No offense intended Jim, but name one title rights sponsorship that was put together by a track operator and not by the association.
Wow, Jim, you’re painting a picture of ego-driven corporate executives that I emphatically disagree with. Yes, certainly some guys are going to be boastful about their individual sponsorship deals, but if those corporations are making decisions based on potential results for their particular product or service, they may chose to get involved with wht some might call a "lesser" series. In other words, one company’s belief that a NASCAR program is right for them could just as easily be another’s belief that drag racing is the best arena for them.

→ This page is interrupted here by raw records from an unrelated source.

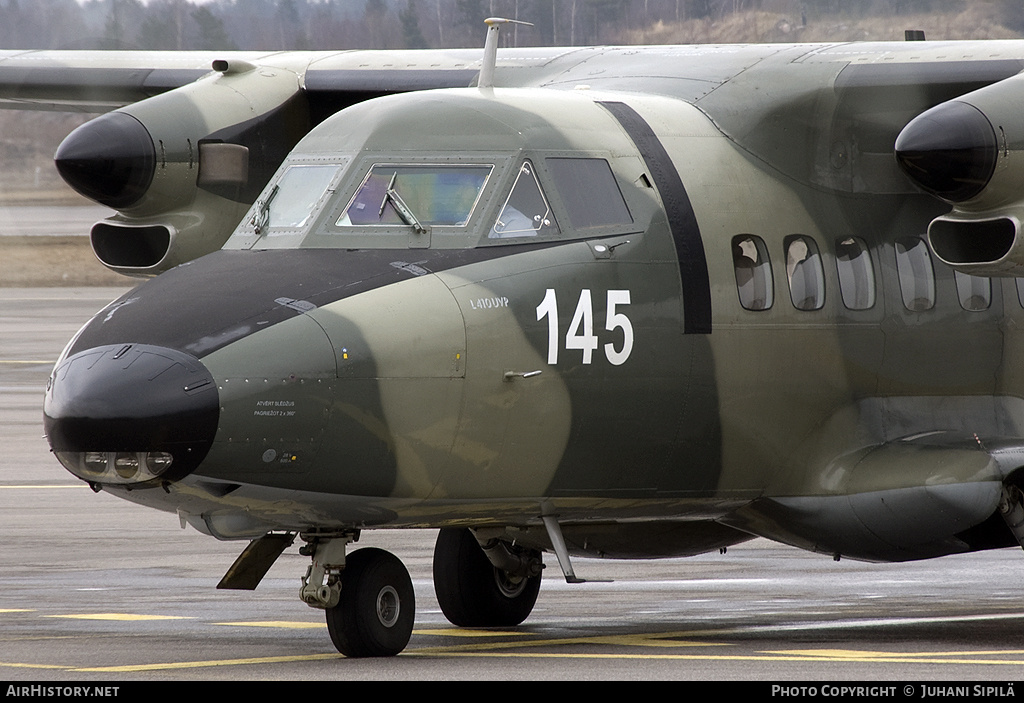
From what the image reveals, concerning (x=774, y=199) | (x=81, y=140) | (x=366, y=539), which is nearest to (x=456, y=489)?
(x=774, y=199)

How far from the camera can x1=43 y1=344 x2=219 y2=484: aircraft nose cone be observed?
969 centimetres

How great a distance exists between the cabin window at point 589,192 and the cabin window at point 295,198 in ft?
4.48

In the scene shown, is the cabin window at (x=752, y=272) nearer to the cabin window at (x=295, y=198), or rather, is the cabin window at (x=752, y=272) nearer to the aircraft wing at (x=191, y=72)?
the cabin window at (x=295, y=198)

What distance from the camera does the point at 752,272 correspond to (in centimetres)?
1252

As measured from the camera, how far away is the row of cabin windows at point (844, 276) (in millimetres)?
12492

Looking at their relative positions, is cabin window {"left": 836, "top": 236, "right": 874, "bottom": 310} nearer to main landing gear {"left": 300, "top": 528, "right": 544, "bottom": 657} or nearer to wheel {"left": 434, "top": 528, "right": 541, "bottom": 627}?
wheel {"left": 434, "top": 528, "right": 541, "bottom": 627}

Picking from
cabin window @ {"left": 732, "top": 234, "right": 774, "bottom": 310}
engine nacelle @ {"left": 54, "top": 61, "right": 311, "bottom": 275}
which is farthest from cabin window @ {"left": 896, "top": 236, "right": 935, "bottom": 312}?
engine nacelle @ {"left": 54, "top": 61, "right": 311, "bottom": 275}

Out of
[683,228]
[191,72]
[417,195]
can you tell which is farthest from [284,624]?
[191,72]

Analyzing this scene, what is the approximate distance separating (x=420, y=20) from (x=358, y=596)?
29.5 metres

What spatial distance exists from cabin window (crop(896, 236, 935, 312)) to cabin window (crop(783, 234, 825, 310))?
72 cm

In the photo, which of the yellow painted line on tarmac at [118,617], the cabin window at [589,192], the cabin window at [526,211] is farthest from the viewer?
the yellow painted line on tarmac at [118,617]

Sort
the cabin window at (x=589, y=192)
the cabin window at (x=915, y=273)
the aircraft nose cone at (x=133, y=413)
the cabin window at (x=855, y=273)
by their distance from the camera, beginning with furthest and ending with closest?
the cabin window at (x=915, y=273), the cabin window at (x=855, y=273), the cabin window at (x=589, y=192), the aircraft nose cone at (x=133, y=413)

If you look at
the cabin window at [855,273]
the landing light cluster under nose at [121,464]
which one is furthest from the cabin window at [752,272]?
the landing light cluster under nose at [121,464]

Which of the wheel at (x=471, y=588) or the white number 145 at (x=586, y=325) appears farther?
the wheel at (x=471, y=588)
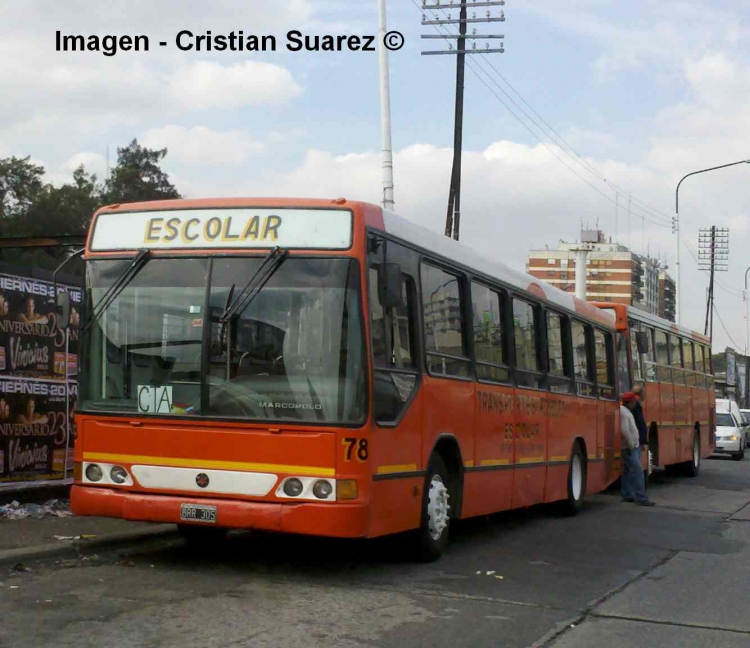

Case in point: Some years back a low-buck stereo company had a major involvement with CART. I managed to get the CEO on the phone to talk up drag racing, and since I had nothing to lose I tossed into the conversation the fact that, at the time, the CART audience was perceived, and their marketing demographics showed (you can obviously skew any demographic study to demonstrate anything you want) that this was an upscale audience, one unlikely to purchase this guy’s bottom-of-the-barrel products.
He laughed and heartily agreed with me that drag racing would be a better place to spend his promotional dollars IF HIS INTENT WAS TO SELL PRODUCT TO THE AUDIENCE. It wasn’t. Their goal was to use the CART races as a hospitality tool with retail store owners. They’d found that by giving away tickets and hosting those people by wining and dining them and showing them the race, in the days and weeks following they would get better store display space for their stereo products, which in turn resulted in higher sales. He had the store-by-store, before-the-race and after-the-race numbers to back up his claim.
Now, in defense of Jim’s statement, I had a corporate executive tell me in no uncertain terms that his particular company’s decision to go NASCAR racing had been a gut decision by the top guy who liked the NASCAR atmosphere, liked being in the VIP suites and liked visiting with other corporate types. The guy I talked with feels his company could be better served in drag racing, but predicts that until there’s a change in upper management it won’t happen. He also said that he had no clue how they were justifying their massive NASCAR investment because they couldn’t prove it was doing them any good at all.
Just as we suspect with the POWERade deal, the guy also told me that on a dollar-for-dollar basis, even if they couldn’t prove that drag racing was doing them any good either, it would still be a better investment for his company because for one thing it would cost so much less.
Regarding Jim’s last statement about the days of corporate executives making decisions on personal likes and dislikes being over, I once again heartily and emphatically disagree. Maybe SMART companies don’t do that, but a heck of a lot of them still do.
In Jim’s later post, when he asks why companies would get involved if they then had to spend more money promoting that involvement, the money they spend doing that isn’t to promote the team, event or series, it’s to promote their own involvement in those activities. They’re (simplistically) saying to the public, “Hey, we’re a hot product and we’re associated with the very hot sport of drag racing.”